BEGIN Input data

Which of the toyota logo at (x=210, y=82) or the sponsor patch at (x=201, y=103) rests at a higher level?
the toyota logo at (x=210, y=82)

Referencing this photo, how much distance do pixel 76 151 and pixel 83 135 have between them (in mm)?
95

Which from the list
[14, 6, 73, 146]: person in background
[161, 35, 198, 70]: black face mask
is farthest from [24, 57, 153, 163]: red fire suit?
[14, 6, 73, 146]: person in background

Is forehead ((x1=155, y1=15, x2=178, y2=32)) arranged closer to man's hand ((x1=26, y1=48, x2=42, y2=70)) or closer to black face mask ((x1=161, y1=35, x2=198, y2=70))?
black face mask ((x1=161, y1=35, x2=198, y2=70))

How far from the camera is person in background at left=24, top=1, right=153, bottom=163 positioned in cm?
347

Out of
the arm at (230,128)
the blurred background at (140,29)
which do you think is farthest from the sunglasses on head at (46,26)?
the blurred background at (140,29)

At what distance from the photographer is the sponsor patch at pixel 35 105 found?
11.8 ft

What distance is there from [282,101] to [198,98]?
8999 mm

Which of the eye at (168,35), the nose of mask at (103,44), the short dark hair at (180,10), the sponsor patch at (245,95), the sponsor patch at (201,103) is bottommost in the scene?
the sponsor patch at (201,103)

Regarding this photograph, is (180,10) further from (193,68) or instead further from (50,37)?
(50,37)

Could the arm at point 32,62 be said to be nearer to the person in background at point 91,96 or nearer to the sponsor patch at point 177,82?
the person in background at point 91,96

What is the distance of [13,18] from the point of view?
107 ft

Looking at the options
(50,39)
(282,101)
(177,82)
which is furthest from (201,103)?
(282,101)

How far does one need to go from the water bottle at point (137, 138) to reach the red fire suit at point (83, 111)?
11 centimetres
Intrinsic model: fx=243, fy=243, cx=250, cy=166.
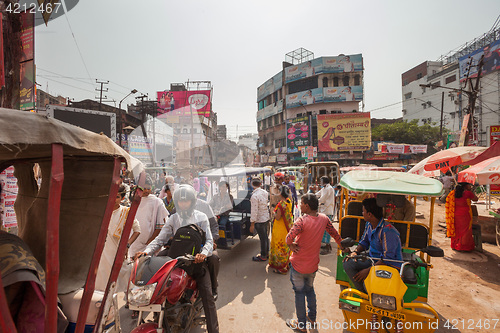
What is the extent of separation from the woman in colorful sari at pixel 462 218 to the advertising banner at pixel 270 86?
130ft

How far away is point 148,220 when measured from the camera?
412 centimetres

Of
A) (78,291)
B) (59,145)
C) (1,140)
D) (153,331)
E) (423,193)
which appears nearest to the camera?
(1,140)

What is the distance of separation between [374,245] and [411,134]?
3791 centimetres

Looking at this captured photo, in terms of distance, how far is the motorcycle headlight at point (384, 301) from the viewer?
252cm

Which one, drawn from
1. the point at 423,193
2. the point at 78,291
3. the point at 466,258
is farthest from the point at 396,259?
the point at 466,258

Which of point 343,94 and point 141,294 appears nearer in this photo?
point 141,294

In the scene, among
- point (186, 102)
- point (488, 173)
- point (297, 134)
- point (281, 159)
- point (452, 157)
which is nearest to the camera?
point (488, 173)

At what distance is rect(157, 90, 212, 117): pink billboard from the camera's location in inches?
1816

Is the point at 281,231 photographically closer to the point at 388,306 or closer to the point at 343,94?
the point at 388,306

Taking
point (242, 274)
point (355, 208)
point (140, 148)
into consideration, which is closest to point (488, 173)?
point (355, 208)

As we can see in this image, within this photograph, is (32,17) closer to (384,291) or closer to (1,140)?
(1,140)

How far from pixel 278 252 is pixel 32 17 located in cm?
776

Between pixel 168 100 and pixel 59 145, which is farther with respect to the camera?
pixel 168 100

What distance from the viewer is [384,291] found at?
102 inches
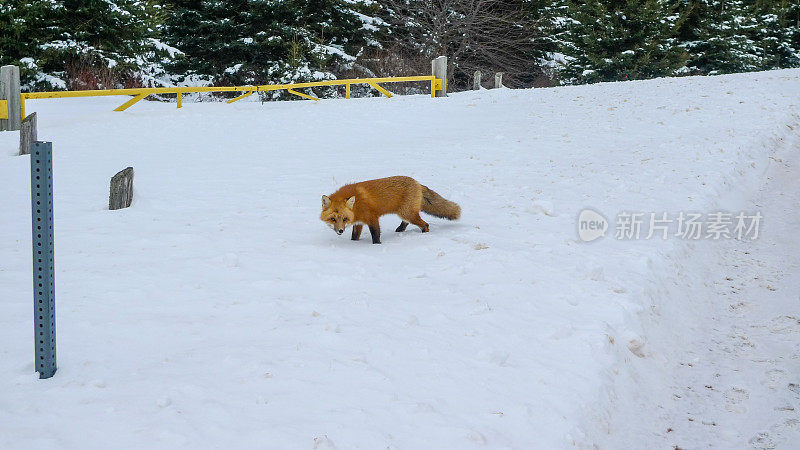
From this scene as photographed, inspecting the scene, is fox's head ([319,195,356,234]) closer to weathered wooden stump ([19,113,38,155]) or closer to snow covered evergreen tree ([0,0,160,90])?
weathered wooden stump ([19,113,38,155])

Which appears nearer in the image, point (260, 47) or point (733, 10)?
point (260, 47)

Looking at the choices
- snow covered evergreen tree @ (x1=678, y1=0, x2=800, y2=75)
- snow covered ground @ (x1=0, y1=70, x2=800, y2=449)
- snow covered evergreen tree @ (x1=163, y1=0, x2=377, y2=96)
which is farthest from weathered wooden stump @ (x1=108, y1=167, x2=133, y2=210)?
snow covered evergreen tree @ (x1=678, y1=0, x2=800, y2=75)

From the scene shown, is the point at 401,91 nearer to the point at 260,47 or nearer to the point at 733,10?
the point at 260,47

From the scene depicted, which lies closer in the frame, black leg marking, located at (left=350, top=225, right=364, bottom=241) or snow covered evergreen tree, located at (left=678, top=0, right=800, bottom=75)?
black leg marking, located at (left=350, top=225, right=364, bottom=241)

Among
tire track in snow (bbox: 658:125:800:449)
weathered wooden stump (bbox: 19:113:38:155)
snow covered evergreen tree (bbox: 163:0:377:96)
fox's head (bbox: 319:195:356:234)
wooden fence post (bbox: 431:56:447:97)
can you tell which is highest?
snow covered evergreen tree (bbox: 163:0:377:96)

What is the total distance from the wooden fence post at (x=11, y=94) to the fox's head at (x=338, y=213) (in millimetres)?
10938

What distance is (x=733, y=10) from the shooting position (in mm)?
34625

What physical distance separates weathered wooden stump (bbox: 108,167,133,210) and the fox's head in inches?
122

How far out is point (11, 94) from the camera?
15.3 meters

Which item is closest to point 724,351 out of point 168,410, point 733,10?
point 168,410

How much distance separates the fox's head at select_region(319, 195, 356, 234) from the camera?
7.22 meters

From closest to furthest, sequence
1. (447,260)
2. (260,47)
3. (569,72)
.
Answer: (447,260)
(260,47)
(569,72)

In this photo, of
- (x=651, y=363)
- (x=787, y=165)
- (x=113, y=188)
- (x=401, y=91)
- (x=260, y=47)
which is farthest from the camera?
(x=401, y=91)

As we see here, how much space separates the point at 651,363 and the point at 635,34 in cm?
2966
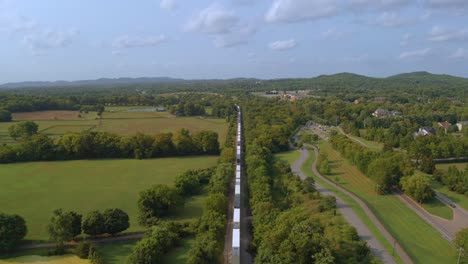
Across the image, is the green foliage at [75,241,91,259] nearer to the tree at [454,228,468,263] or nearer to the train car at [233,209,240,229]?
the train car at [233,209,240,229]

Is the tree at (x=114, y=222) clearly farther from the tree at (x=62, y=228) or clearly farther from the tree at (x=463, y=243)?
the tree at (x=463, y=243)

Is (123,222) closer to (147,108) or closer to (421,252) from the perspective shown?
(421,252)

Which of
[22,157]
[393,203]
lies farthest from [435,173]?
[22,157]

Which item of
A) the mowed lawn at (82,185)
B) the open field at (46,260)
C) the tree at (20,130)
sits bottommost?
the open field at (46,260)

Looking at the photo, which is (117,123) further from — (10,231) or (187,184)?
(10,231)

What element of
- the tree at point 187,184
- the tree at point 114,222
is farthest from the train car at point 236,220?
the tree at point 187,184
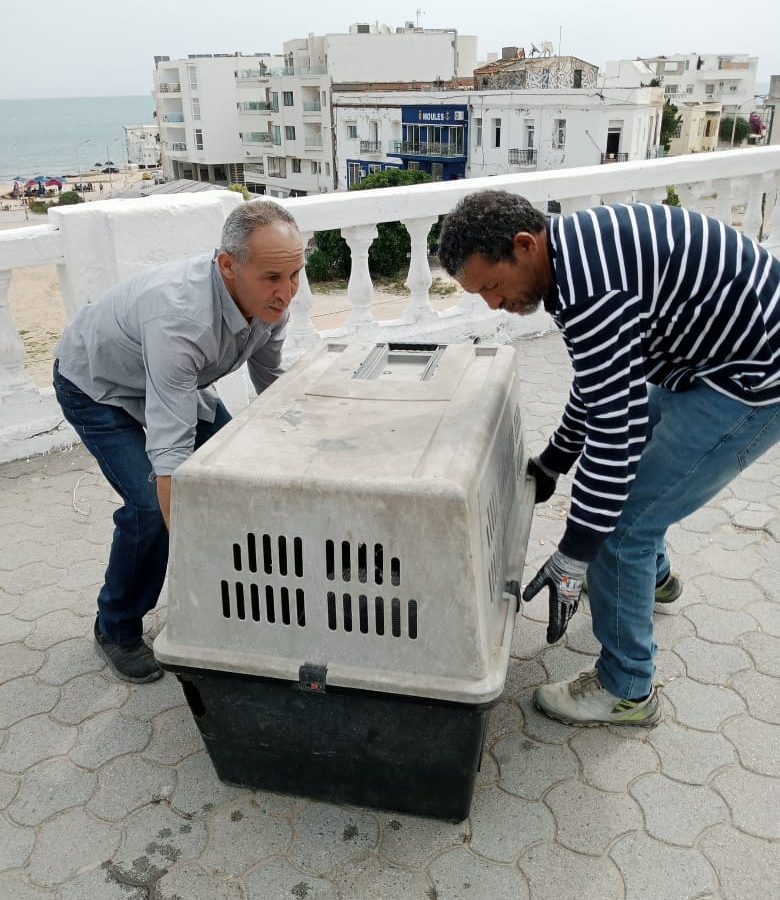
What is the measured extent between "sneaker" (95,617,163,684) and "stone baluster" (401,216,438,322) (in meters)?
3.06

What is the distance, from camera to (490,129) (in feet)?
122

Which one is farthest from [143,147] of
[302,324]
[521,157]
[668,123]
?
[302,324]

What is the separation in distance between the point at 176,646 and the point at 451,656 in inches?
27.3

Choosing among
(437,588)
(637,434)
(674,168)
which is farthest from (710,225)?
(674,168)

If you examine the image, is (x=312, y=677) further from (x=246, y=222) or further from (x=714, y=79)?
(x=714, y=79)

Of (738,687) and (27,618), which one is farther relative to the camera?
(27,618)

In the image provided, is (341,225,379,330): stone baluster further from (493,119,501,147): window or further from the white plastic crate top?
(493,119,501,147): window

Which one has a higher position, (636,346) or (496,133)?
(636,346)

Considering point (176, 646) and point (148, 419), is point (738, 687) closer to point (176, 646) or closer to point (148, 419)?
point (176, 646)

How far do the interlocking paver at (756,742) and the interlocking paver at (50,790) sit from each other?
1.90 metres

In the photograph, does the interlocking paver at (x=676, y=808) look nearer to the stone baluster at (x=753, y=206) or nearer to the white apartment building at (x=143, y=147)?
the stone baluster at (x=753, y=206)

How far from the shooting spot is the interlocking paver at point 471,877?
1.96 metres

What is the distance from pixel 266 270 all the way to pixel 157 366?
15.6 inches

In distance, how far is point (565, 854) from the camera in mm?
A: 2057
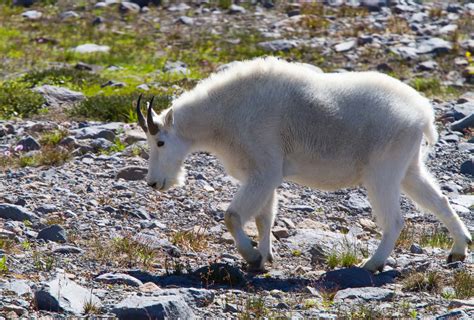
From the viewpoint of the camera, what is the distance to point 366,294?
9.04m

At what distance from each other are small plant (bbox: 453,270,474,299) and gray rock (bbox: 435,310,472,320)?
89 cm

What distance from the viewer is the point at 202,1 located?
28516 mm

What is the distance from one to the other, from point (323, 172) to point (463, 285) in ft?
6.78

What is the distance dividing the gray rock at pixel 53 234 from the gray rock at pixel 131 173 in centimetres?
277

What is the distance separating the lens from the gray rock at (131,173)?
13.2 m

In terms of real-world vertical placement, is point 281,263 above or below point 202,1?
above

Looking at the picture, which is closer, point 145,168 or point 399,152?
point 399,152

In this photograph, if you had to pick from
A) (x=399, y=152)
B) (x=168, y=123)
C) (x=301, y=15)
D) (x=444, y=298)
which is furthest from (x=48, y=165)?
(x=301, y=15)

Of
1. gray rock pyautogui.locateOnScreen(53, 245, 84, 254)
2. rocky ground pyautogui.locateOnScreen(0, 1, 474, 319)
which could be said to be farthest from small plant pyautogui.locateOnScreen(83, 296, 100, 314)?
gray rock pyautogui.locateOnScreen(53, 245, 84, 254)

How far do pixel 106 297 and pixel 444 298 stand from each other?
3.04 m

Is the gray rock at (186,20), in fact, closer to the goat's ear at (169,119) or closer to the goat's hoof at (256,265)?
the goat's ear at (169,119)

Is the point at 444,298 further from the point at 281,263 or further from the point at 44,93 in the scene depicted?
the point at 44,93

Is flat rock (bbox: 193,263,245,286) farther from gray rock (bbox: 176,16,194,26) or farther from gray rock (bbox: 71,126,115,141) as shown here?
gray rock (bbox: 176,16,194,26)

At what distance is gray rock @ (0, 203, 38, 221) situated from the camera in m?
11.0
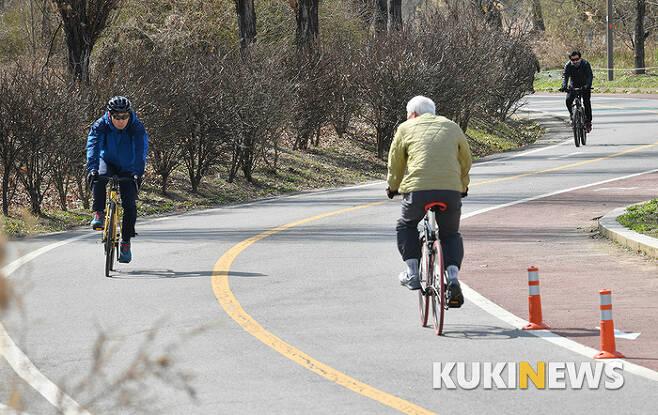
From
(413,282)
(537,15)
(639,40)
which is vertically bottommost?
(413,282)

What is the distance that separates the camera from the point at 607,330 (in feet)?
22.6

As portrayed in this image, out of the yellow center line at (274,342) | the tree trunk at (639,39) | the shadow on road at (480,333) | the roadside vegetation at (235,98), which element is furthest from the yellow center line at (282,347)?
the tree trunk at (639,39)

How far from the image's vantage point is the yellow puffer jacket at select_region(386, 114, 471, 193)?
26.1 feet

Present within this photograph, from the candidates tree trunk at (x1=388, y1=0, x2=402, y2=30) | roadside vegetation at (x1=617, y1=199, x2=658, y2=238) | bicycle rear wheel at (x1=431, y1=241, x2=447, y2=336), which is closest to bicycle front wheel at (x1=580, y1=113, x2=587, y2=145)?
tree trunk at (x1=388, y1=0, x2=402, y2=30)

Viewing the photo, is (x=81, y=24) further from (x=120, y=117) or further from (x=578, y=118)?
(x=578, y=118)

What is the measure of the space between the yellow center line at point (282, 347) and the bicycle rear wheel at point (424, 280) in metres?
1.20

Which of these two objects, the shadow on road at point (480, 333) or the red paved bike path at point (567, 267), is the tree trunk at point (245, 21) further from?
the shadow on road at point (480, 333)

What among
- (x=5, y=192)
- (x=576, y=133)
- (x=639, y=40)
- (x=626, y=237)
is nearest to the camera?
(x=626, y=237)

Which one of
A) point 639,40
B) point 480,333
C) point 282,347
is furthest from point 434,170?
point 639,40

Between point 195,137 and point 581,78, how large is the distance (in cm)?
878

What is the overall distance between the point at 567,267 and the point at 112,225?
4.83m

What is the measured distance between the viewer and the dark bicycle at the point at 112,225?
36.1 feet

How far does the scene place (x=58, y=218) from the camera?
54.0 feet

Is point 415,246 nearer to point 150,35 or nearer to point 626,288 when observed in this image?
point 626,288
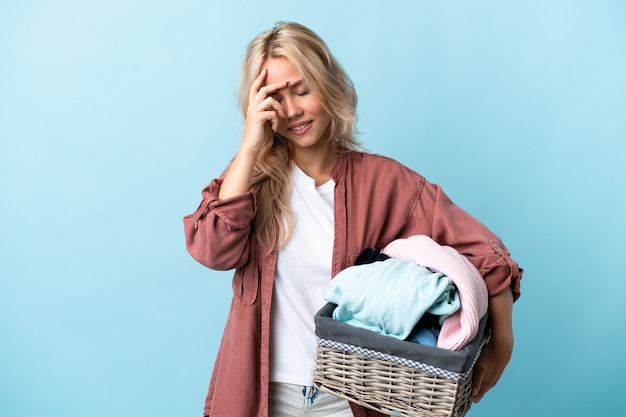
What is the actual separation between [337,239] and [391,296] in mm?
417

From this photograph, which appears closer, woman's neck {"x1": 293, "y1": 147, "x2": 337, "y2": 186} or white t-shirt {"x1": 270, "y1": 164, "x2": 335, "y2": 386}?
white t-shirt {"x1": 270, "y1": 164, "x2": 335, "y2": 386}

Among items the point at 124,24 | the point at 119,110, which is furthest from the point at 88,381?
the point at 124,24

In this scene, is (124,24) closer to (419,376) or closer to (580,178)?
(580,178)

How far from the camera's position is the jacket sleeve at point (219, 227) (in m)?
1.76

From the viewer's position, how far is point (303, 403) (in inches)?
76.2

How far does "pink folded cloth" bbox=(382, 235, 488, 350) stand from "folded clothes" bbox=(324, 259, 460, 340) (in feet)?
0.06

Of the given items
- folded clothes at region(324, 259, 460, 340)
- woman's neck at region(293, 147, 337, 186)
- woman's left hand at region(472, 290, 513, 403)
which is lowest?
woman's left hand at region(472, 290, 513, 403)

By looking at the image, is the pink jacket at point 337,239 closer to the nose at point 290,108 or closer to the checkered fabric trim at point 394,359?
the nose at point 290,108

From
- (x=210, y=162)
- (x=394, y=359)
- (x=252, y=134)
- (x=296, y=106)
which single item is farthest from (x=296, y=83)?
(x=210, y=162)

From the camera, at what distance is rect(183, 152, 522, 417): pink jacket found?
1.79m

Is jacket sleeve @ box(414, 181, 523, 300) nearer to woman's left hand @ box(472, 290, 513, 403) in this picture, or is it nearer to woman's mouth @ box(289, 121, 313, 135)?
woman's left hand @ box(472, 290, 513, 403)

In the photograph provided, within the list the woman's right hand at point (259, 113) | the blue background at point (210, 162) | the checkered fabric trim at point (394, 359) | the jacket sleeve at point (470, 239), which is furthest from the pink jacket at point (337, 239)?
the blue background at point (210, 162)

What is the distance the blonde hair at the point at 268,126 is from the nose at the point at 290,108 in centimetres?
6

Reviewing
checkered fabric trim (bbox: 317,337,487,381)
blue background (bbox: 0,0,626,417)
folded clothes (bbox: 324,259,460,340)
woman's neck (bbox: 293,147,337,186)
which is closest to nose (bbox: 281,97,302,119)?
woman's neck (bbox: 293,147,337,186)
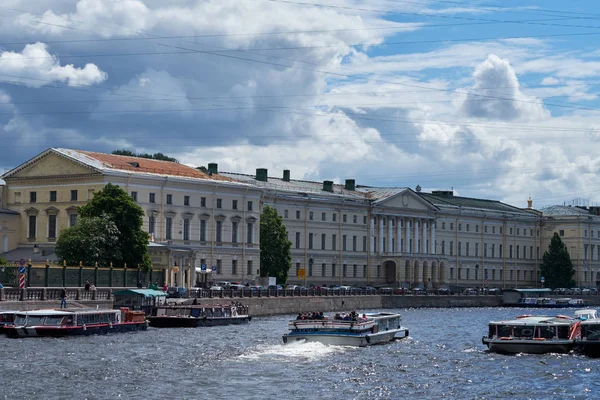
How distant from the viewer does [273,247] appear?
105250 mm

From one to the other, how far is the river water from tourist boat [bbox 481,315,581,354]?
Result: 0.68 meters

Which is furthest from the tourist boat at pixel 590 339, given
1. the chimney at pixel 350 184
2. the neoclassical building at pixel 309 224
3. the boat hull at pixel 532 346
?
the chimney at pixel 350 184

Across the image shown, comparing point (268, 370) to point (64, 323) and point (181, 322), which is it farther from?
point (181, 322)

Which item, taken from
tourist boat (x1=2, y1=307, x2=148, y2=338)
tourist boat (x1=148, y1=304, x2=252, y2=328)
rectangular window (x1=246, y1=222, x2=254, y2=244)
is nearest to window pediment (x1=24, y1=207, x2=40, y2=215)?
rectangular window (x1=246, y1=222, x2=254, y2=244)

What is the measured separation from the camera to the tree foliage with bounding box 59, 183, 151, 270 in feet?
262

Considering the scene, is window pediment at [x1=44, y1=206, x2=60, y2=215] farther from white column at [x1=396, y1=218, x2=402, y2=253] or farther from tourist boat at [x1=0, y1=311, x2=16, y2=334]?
white column at [x1=396, y1=218, x2=402, y2=253]

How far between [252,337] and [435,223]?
77601mm

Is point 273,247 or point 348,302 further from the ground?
point 273,247

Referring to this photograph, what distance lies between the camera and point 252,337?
196 feet

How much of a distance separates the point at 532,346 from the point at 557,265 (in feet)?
310

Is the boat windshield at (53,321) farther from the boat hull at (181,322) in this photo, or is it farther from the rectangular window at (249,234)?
the rectangular window at (249,234)

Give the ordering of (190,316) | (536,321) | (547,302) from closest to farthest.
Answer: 1. (536,321)
2. (190,316)
3. (547,302)

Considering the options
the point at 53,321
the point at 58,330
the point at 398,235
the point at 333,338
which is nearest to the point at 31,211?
the point at 53,321

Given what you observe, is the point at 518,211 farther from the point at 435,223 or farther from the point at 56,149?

END Input data

**What the exercise asks:** Take the line with "What is the measured separation" and all lines after it through the end of the records, and write them out exactly; include nothing else.

**The reply:**
What is the measured separation from the camera to the tree foliage with bounding box 59, 183, 151, 270 in feet?
262

Considering the scene, is window pediment at [x1=44, y1=206, x2=60, y2=215] farther from white column at [x1=396, y1=218, x2=402, y2=253] or farther from tourist boat at [x1=0, y1=311, x2=16, y2=334]?
white column at [x1=396, y1=218, x2=402, y2=253]

How far between [252,337] and [435,223]?
77601mm

Is point 273,247 or point 348,302 further from the ground?
point 273,247

Referring to this photograph, what distance lies between the camera and point 252,337?
196 feet

How much of a distance separates the point at 532,346 from the point at 557,265 (in feet)?
310

Is the boat windshield at (53,321) farther from the boat hull at (181,322) in this photo, or is it farther from the rectangular window at (249,234)?
the rectangular window at (249,234)

Give the ordering of (190,316) | (536,321) | (547,302) from closest to farthest.
Answer: 1. (536,321)
2. (190,316)
3. (547,302)

Considering the options
the point at 53,321
the point at 58,330
the point at 398,235
the point at 333,338
which is nearest to the point at 31,211?
the point at 53,321

Given what you observe, is the point at 518,211 farther from the point at 435,223 or farther from the point at 56,149?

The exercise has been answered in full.